What else would a composer compose?


----------



## Lukecash12 (Sep 21, 2009)

PetrB said:


> The only part of that I am in agreement with is, "I probably should never have started this thread."
> 
> ADD / Revise: IF this sort of one word dictum or challenge to thought means to imply that composers should not write something interchangeable with any works from before, including their own work, I fully agree.
> 
> ...


If I may make a side comment, monsieur, I would ask that you work on your grammar a bit. No offense intended. The issue is that your writing confuses me, because of the grammar.

Regarding your opinion here, I would say that I agree on several levels. Yet, not with such vociferous clamor and emotional charge. Statements like these certainly seem to be exaggerations at best:



> Composers, I believe, should not say much about music. This has led to that hyperbole pure ** exactly like "the Artist's Statement" which now adorns the walls of art galleries and accompanies the artist's paintings adjacent that little framed Lit-Crit phrased steaming dung. The artist's statement, gallery viewers, is on the damned walls.


I wasn't aware that composers didn't have valid opinions pertaining to their own art, hehehe.

:tiphat:


----------



## Manxfeeder (Oct 19, 2010)

Polednice said:


> What else would a composer compose?


Not to be smart-alec, but on thinking of all the nommusical activities of great composers, a composer could: compose treatises on composing, music history, orchestration; he could compose letters of introduction for an aspiring composer/musician; he could compose articles on any or all of the above; he could compose libretti or poetry intended to be set to music; he could compose lectures for academia or the general public.


----------



## Polednice (Sep 13, 2009)

Manxfeeder said:


> Not to be smart-alec, but on thinking of all the nommusical activities of great composers, a composer could: compose treatises on composing, music history, orchestration; he could compose letters of introduction for an aspiring composer/musician; he could compose articles on any or all of the above; he could compose libretti or poetry intended to be set to music; he could compose lectures for academia or the general public.


I just realised that I read the original comment wrong.

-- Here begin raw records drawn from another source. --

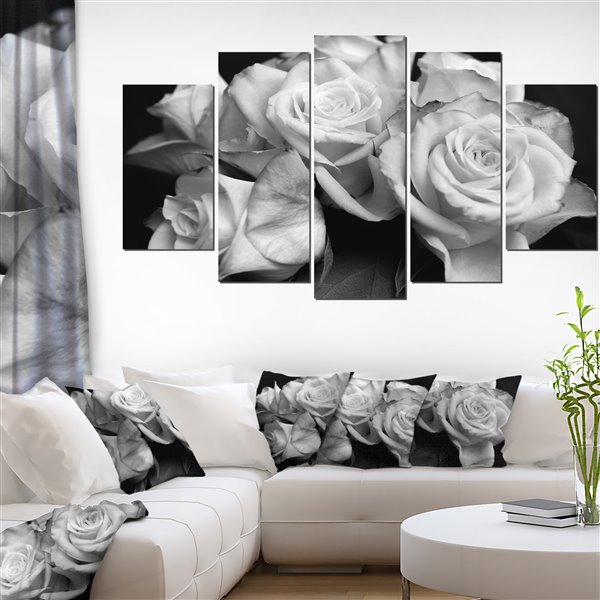 Designart Canada Bunch of Roses Black and White Canvas Print 32-in x 60-in 5 Panel Wall Art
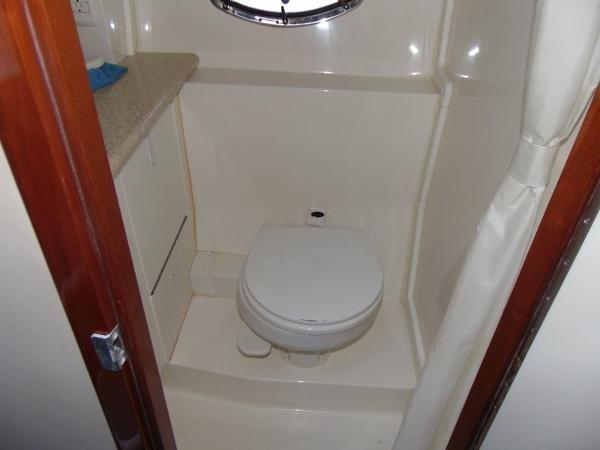 2006 Fountain Express Cruiser Photo 30 of 37
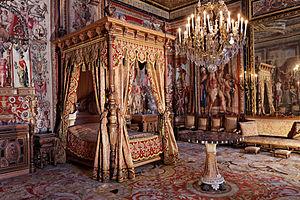 The Queen's Bedchamber 300px-10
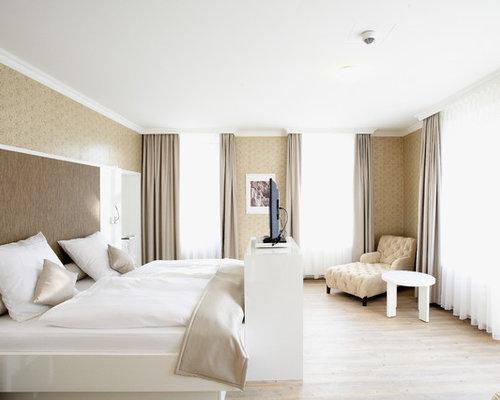 Großes Klassisches Hauptschlafzimmer Ohne Kamin Mit Beiger Wandfarbe Und  Hellem Holzboden In Frankfurt Am Main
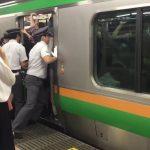 ありえない満員電車の押し込み風景を撮影した動画
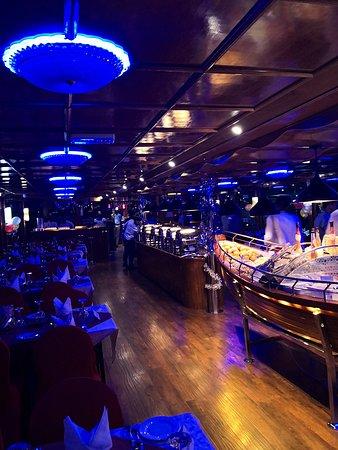 New Year's Eve Celebration: Deluxe Marina Dinner Cruise: Vue intérieure de la boutre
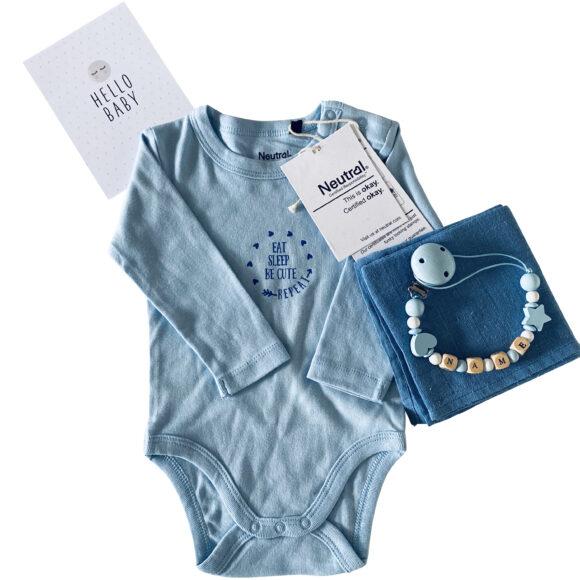babybox jungen babybody personalisiert mit namen eatsleeprepeat nuscheli nuggikette junge hellblau scaled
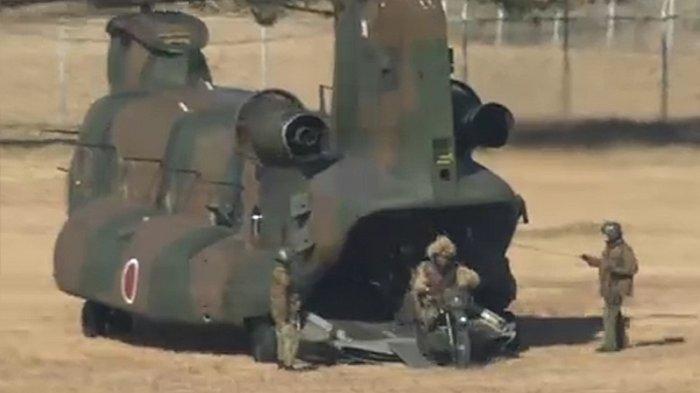 Latihan pasukan bela diri Jepang (SDF) di lapangan militer Chiba  disaksikan Menteri Pertahanan Jepang, Nobuo Kishi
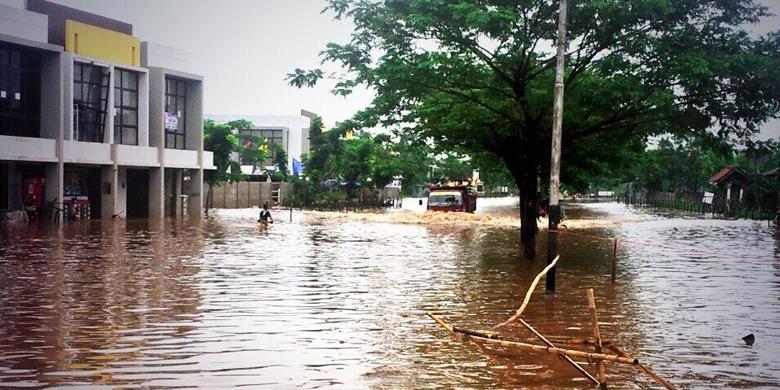 Foto Banjir Cileduk 2014 DKI Jakarta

Oops! He said "whenever", but I read "whatever", so my question didn't make any sense.


----------



## tdc (Jan 17, 2011)

In browsing through Ravel's wiki page for a different thread, I came across this quote which I found intriguing and relevant to this thread:

"_On the initial performance of a new musical composition, the first impression of the public is generally one of reaction to the more superficial elements of its music, that is to say, to its external manifestations rather than to its inner content…often it is not until years after, when the means of expression have finally surrendered all their secrets, that the real inner emotion of the music becomes apparent to the listener_."

-Maurice Ravel

http://en.wikipedia.org/wiki/Maurice_Ravel


----------



## PetrB (Feb 28, 2012)

Lukecash12 said:


> If I may make a side comment, monsieur, I would ask that you work on your grammar a bit. No offense intended. The issue is that your writing confuses me, because of the grammar.
> 
> Regarding your opinion here, I would say that I agree on several levels. Yet, not with such vociferous clamor and emotional charge. Statements like these certainly seem to be exaggerations at best:
> 
> ...


You're correct. 
1.) Writing anything at 7 a.m. after having been awake nearly 24 hours (and not being eighteen) is not going to turn out particularly well. Bad judgement call to post and not save it elsewhere, and read it before posting. Such are fora at times, without that being any good excuse.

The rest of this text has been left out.